The show is produced for 5 Live by Avalon Television. It was initially commissioned for a 20-week run. This first series duly ran from 10 January 2010 until 6 June 2010. After three months it resumed for a second series on 5 September 2010 until 3 April 2011. The third series began 8 January 2012.

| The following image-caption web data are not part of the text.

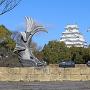 城見台公園からの姫路城[提供:姫路市]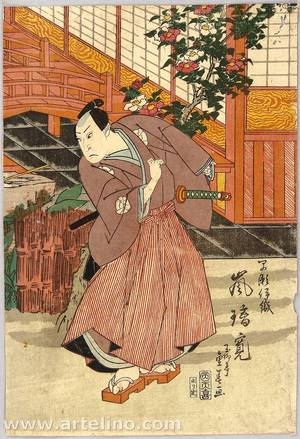 Ryusai Shigeharu: Kabuki actor and Camellia - Artelino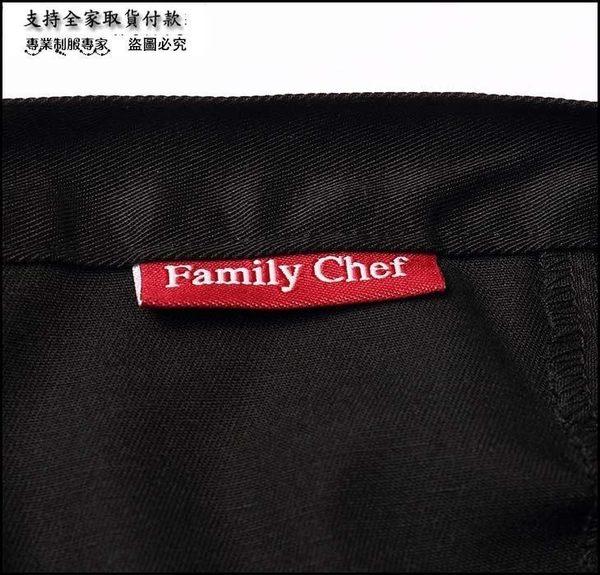 小熊居家酒店廚房餐廳咖啡店工作帽 日本飄帶帽 男女日式廚師帽特價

In press interviews during March 2010 while promoting his upcoming stand-up tour, Addison explained that doing a radio show was a childhood ambition, and that as a "current affairs junkie", hosting 7 Day Sunday was ideal, more relaxed than television and good fun, with the weekly deadline being a good motivation.

==Format==
When the show was announced, it was cast as a topical news series aiming to "pull apart the week's big news stories and see what makes them tick", with Addison describing it as "four relatively ill-informed idiots fail to take the news seriously for an hour".

==Hosts and regulars==
The following people have hosted the show during its run:

| Name | Series | Number of episodes | Notes |
|---|---|---|---|
| Chris Addison | 1-2 | 39 | Regular Host, last episode 27 February 2011 |
| Al Murray | 1-4 | 34 | Guest Host for series 1 7 March 2010 Regular host from series 2, first episode 6 March 2011 |
| Chris Warburton | 1 | 1 | Guest host 12 September 2010 |

As well as the host there are usually two other regulars plus a guest. For series 1 and 2 regulars were Andy Zaltzman and Sarah Millican. For series 3 Rebecca Front replaced Sarah Millican.

==Broadcasts==
Last updated January 2018
The show aired on Sundays from 11 am to noon. It once aired at 9 pm on 31 January 2010. The series occasionally missed a week for sporting events (Formula 1 Grand Prix, London Marathon, etc.).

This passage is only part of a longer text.